Source passage
Content starts

PRESIDENT Ferdinand R. Marcos, Jr. on Wednesday vowed to boost the quality of jobs in the Philippines, after underemployment continued to worsen in September at 15.4%.

The president vowed to improve job quality “to address underemployment while bolstering job opportunities in the country,” the presidential palace said in a statement. 

“Ever since we started with the economic team, even before I took office, we really concentrated on the creation of jobs,” Mr. Marcos said in the statement.

Job quality continued to worsen in September as underemployment — the rate of employed Filipinos seeking more work — rose to a six-month high of 15.4%, higher than 14.7% in August and 14.2% a year earlier, the local statistics agency said on Tuesday.

Underemployed Filipinos increased to 7.33 million from 7.031 million in August, as more than 882,000 people sought to earn more income with the spike in commodity prices due to inflation, the National Economic and Development Authority said.

But unemployment fell to 5% from 5.3% in August and 8.9% a year earlier. This means 2.5 million Filipinos were jobless, lower than 2.68 million in August and 4.28 million in September last year.

“This is a good sign,” Mr. Marcos said. “The economy is trying very hard to grow. We just have to be able to tolerate the shocks that are coming from abroad. Otherwise, the economy is moving in the right direction.”

Content ends

Collected material
Content starts

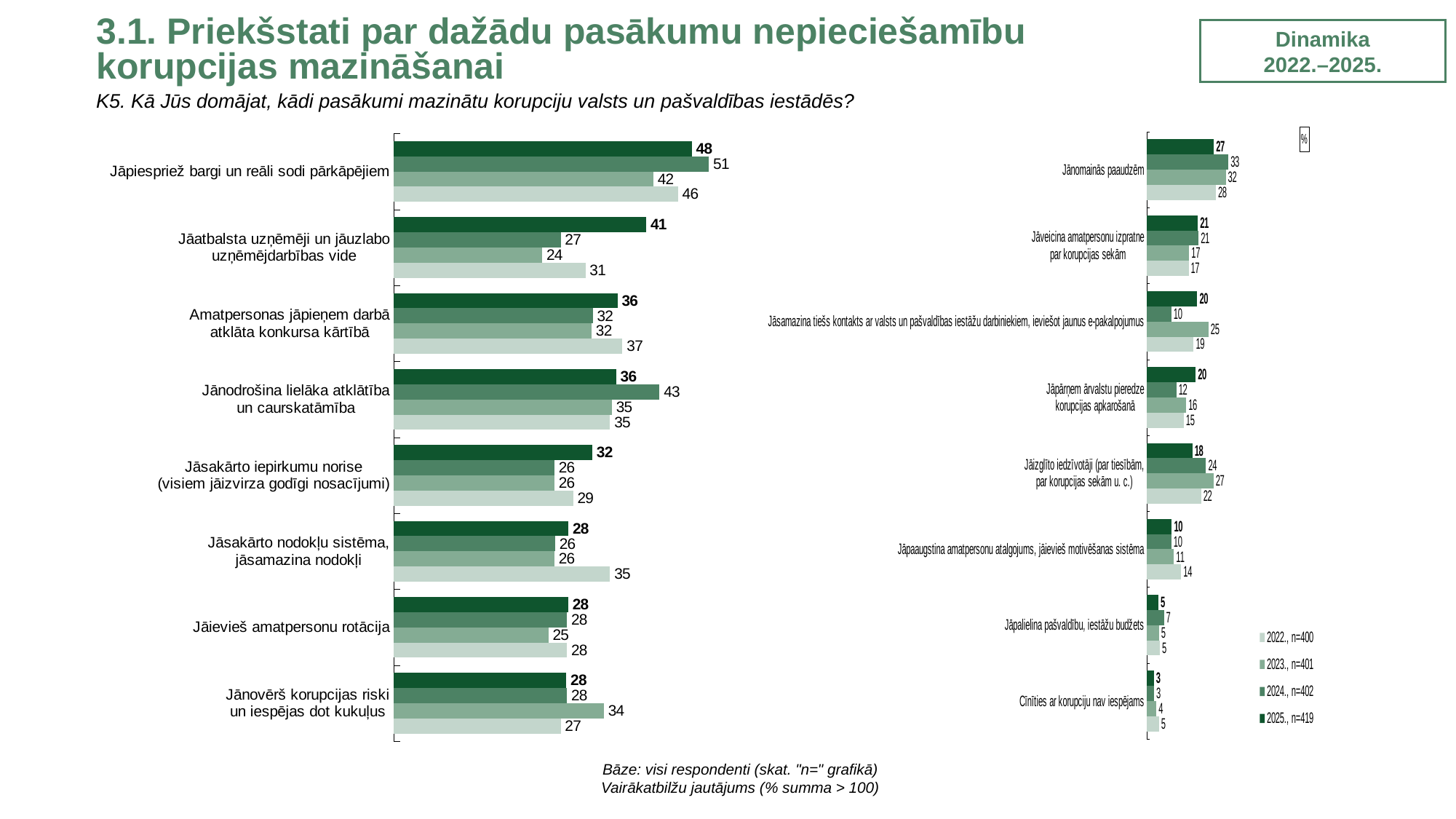
How many series does the legend list? 4 In the left chart, what is the 2022 value for "Jāsakārto nodokļu sistēma, jāsamazina nodokļi"? 35 How many categories are shown in the right chart? 8 What kind of chart is the left chart? Bar chart In the left chart, which category has the highest 2025 value? Jāpiespriež bargi un reāli sodi pārkāpējiem In the right chart, what is the difference between the 2024 and 2025 values for "Jānomainās paaudzēm"? 6 In the right chart, what is the 2023 value for "Jāsamazina tiešs kontakts ar valsts un pašvaldības iestāžu darbiniekiem, ieviešot jaunus e-pakalpojumus"? 25 In the right chart, which category has the lowest 2025 value? Cīnīties ar korupciju nav iespējams In the left chart, what is the difference between the 2025 and 2024 values for "Jāatbalsta uzņēmēji un jāuzlabo uzņēmējdarbības vide"? 14 In the left chart, for "Jānodrošina lielāka atklātība un caurskatāmība", which is larger: the 2024 value or the 2025 value? 2024 In the left chart, what is the 2025 value for "Jāpiespriež bargi un reāli sodi pārkāpējiem"? 48 According to the legend, what is the sample size (n) for 2025? n=419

Content ends

What the task asks
Pick up the news report on Philippine underemployment and job quality right after its last sentence and carry it forward.

Response area
“The Marcos administration should not overly hype the dip in unemployment figures as these only disguise huge numbers of Filipinos struggling to find decent work,” think tank Ibon Foundation said in a statement.

It said lower employment amid the drop in labor participation “could also mean more discouraged workers.”

“The decrease in the number of unemployed did little to offset this especially with the bigger decline in employed persons,” it said. “A significant number of so-called jobs are informal, with Filipinos turning to whatever work they can find to support themselves and their families.”

The government said employed Filipinos fell to 47.58 million last month, slightly fewer than 47.87 million in August though higher than 43.59 million in September last year.

Workers on average worked 39.6 hours a week in September compared with 40.5 hours in August.

Labor force participation — the share of the Filipino workforce to the total working age population of 15 years old and over — slipped to 65.2% from 66.1% in August.

IBON said job losses were mostly in wholesale and retail trade. “This could be due to increasing prices having a dampening effect on supply chains.”

By sectors, the service sector was the top employer, accounting for 58.9% of the total working population, followed by agriculture (22.5%) and industry (18.6%). Manufacturing, which added 780,000 jobs, had the highest increase to 4.45 million workers.

“While acknowledging that inflation remains to be a ‘worry,’ the president expressed optimism that the country could sustain the positive momentum with the unemployment rate, noting that accelerating job generation has been among the top priorities of his administration,” the palace said.

But IBON said the Marcos government appears to be more intent on playing up supposed employment gains rather than addressing the reality of massive joblessness.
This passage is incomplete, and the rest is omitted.